New to FAIR quantitative analysis for cyber risk? I want to warn you about a newbie mistake I see that’s sure to make you waste time: Putting data collection ahead of scoping in a risk analysis.
Scoping is the necessary first step in FAIR analysis in which you define the risk (or loss event, in FAIR terms).
You start with identifying the:
- Asset at risk. For instance, the data in the database.
- Threat actor, such as a company employee who’s careless about emailing data.
- Impact you’re worrying about – loss of confidential data, for example.
And you end up with a risk statement that directs the rest of the analysis process. It’s not that intensive of a process, really.
Scoping forces you to be specific in your problem to solve – I like to think of it as guardrails to stop you from wandering off topic when you go to the next step, collecting data from experts in the company (how many email breaches have we had, what have we paid out as a result, etc.)
All sounds like a logical starting point but some people skip scoping and go straight to data collection, for some understandable, though misguided reasons. Some explanations I hear are:
- It seems like scoping takes a long time and I have a tight deadline. Actually, scoping sessions can often be done in about 30 minutes.

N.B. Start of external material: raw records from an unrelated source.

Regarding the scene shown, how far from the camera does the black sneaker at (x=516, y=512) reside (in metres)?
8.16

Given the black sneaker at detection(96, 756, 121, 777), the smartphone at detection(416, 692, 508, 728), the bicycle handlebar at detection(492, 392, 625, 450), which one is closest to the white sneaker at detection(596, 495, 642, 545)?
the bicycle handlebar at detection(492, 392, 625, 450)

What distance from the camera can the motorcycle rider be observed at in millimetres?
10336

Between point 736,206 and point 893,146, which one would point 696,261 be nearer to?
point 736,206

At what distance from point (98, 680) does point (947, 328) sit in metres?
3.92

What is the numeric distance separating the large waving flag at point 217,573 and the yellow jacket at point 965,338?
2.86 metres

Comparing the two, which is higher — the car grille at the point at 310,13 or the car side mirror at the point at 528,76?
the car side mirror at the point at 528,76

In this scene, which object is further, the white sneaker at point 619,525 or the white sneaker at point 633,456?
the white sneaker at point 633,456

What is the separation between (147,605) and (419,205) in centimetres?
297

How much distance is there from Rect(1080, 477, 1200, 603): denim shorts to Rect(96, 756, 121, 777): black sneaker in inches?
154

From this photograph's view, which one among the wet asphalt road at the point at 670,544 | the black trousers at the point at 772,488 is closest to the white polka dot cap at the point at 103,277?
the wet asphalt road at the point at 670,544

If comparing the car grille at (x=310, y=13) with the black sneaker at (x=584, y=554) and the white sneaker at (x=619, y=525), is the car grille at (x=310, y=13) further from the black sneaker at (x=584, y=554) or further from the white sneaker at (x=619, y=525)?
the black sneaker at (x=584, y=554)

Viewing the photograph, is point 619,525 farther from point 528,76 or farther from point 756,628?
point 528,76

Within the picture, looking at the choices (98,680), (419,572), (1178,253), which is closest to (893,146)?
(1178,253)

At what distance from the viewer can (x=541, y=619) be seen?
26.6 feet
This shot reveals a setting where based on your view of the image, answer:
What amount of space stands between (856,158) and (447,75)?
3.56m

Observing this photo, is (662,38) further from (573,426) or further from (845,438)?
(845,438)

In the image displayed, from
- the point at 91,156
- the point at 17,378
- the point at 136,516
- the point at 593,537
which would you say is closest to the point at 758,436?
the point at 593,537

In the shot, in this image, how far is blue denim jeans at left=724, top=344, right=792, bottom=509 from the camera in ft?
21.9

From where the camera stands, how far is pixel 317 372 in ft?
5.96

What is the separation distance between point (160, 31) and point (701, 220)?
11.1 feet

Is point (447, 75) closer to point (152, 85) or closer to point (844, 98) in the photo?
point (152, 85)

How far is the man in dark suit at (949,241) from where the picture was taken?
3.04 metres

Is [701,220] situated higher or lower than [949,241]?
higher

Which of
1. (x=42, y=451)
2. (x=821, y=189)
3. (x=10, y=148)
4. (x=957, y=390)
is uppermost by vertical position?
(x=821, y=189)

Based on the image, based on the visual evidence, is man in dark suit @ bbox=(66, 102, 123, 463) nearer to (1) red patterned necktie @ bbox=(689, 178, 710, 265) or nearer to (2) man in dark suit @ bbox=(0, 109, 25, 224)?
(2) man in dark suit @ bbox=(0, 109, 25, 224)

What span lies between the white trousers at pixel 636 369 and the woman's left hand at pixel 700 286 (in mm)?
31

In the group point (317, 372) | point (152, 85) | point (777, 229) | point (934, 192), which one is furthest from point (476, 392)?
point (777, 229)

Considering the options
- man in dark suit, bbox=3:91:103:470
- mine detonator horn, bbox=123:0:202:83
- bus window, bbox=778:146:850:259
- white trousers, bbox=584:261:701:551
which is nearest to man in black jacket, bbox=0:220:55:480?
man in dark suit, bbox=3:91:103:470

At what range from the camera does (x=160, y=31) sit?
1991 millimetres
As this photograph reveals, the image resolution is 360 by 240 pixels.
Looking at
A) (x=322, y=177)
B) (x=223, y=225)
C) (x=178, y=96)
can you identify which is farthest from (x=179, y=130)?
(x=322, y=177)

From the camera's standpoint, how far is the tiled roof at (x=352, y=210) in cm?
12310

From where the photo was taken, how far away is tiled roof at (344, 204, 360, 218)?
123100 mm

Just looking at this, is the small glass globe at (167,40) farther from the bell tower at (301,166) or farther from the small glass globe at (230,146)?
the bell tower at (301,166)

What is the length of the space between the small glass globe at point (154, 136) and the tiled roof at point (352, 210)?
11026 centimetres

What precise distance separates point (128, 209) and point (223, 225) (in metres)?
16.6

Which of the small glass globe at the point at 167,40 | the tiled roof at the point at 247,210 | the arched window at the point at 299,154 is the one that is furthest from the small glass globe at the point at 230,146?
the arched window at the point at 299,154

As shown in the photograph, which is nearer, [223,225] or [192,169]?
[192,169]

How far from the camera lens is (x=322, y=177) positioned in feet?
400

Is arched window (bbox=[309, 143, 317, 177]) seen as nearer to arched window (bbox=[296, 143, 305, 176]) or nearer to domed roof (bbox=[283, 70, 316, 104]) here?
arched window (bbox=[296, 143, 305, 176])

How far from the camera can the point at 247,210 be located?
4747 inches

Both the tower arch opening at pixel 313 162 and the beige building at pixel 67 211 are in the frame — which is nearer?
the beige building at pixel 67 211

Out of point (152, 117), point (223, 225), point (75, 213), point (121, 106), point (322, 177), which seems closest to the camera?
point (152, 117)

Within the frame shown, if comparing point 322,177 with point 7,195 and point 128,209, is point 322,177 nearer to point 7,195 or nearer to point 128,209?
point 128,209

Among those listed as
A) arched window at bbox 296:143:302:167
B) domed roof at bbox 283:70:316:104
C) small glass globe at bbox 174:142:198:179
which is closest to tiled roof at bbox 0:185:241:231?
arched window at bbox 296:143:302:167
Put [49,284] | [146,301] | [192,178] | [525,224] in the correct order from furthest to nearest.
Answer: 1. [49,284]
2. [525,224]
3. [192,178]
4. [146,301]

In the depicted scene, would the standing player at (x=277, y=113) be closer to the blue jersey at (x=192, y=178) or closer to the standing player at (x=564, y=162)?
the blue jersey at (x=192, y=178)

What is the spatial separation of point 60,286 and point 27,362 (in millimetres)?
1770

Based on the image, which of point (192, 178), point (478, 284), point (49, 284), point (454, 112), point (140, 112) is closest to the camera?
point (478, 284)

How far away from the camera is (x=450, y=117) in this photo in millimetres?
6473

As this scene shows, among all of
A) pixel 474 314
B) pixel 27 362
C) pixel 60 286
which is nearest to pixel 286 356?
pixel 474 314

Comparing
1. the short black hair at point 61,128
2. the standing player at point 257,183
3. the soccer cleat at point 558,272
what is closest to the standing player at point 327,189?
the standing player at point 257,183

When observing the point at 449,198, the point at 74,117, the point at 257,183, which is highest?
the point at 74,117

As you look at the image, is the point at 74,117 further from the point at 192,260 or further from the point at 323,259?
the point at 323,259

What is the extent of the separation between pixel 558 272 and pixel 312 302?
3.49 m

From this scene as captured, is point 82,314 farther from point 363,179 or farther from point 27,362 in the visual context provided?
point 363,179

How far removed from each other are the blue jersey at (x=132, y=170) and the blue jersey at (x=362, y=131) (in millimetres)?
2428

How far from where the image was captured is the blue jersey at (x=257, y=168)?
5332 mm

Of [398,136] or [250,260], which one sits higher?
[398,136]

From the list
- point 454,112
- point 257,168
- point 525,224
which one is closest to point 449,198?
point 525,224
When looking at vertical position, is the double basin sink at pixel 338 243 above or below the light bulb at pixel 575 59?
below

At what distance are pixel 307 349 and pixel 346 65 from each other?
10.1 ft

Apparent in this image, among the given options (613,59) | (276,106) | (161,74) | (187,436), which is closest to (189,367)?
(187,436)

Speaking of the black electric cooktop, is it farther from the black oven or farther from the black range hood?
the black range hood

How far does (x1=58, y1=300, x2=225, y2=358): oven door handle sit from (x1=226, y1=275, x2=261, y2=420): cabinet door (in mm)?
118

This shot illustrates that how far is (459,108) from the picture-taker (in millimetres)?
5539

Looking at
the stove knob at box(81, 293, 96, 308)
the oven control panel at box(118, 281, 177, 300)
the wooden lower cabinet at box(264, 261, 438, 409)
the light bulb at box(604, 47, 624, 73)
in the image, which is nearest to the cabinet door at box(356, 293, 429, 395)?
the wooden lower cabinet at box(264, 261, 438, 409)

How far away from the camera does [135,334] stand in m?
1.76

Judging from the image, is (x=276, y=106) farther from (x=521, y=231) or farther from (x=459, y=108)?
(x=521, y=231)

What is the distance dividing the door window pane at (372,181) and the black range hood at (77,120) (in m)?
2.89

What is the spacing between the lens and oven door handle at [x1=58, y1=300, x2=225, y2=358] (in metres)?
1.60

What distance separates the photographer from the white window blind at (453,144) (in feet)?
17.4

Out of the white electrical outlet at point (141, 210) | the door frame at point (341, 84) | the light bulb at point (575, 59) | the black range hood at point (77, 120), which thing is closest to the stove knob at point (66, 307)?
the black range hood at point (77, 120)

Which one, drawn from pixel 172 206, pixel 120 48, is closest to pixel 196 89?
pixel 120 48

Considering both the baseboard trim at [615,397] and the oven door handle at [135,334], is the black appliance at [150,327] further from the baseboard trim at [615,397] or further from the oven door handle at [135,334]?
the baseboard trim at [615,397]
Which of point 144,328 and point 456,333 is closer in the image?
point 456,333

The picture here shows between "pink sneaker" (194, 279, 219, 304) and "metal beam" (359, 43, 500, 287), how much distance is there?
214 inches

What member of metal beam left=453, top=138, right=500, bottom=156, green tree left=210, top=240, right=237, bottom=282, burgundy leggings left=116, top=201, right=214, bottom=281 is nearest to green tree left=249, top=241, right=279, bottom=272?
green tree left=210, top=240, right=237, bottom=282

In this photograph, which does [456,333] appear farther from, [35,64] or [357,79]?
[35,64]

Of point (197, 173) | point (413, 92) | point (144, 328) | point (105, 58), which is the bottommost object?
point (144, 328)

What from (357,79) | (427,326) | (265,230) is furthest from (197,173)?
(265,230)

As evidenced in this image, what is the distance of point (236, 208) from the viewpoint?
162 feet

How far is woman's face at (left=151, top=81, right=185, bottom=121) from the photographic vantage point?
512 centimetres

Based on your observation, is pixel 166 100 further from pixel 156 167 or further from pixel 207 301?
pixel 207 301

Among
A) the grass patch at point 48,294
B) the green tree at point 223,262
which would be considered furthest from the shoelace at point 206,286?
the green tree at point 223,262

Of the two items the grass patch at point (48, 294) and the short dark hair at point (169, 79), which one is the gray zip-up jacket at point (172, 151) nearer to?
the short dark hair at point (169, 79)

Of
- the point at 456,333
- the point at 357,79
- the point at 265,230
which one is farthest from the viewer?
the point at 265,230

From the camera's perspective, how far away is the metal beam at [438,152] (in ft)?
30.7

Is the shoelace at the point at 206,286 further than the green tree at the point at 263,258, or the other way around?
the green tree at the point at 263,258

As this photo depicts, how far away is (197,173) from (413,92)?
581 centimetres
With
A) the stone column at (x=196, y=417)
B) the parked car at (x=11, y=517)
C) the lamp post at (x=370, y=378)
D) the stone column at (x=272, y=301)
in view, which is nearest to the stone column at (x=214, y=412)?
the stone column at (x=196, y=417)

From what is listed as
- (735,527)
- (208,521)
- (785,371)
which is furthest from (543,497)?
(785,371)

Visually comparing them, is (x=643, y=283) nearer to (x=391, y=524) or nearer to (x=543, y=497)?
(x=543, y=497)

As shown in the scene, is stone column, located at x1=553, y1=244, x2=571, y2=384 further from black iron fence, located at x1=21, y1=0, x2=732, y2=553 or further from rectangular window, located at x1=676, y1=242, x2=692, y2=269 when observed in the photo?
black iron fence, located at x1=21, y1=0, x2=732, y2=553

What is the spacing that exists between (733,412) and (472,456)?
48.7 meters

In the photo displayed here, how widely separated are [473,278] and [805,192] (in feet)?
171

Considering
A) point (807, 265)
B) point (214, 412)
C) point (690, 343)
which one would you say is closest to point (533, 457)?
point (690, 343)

- Quantitative risk analysis is very technical – first of all, I need data. First of all, you need critical thinking about your risk scenario.
- It’s hard to get appointments with the in-house experts – if I get the opportunity for the meeting I should grab it, collect as much data as I can and sort it out later. Or have to seek another appointment when you finally identify what you need.
Whatever effort you think you’re saving (or avoiding), you’re going to pay it back in wasted, guardrail-free effort, not just in data collection but the later phases of matching your risk statement to the FAIR model, then running your data through your quantitative risk analysis software or spreadsheet solution.
In my experience, resistance to scoping is a sign of a deeper problem: the organization hasn’t yet really adjusted to the FAIR way of thinking. Management may still be demanding analyses of vague “risks” like “passwords” or “the Cloud”. FAIR analysts focus in on risk as something definable with a probable frequency of occurrence and magnitude of loss.
The good news is that the more FAIR analyses the organization runs, the more accustomed the organization becomes to posing questions for analysis in FAIR terms, as loss events – and the more sense it makes to everybody to put the effort into solid scoping as a first step.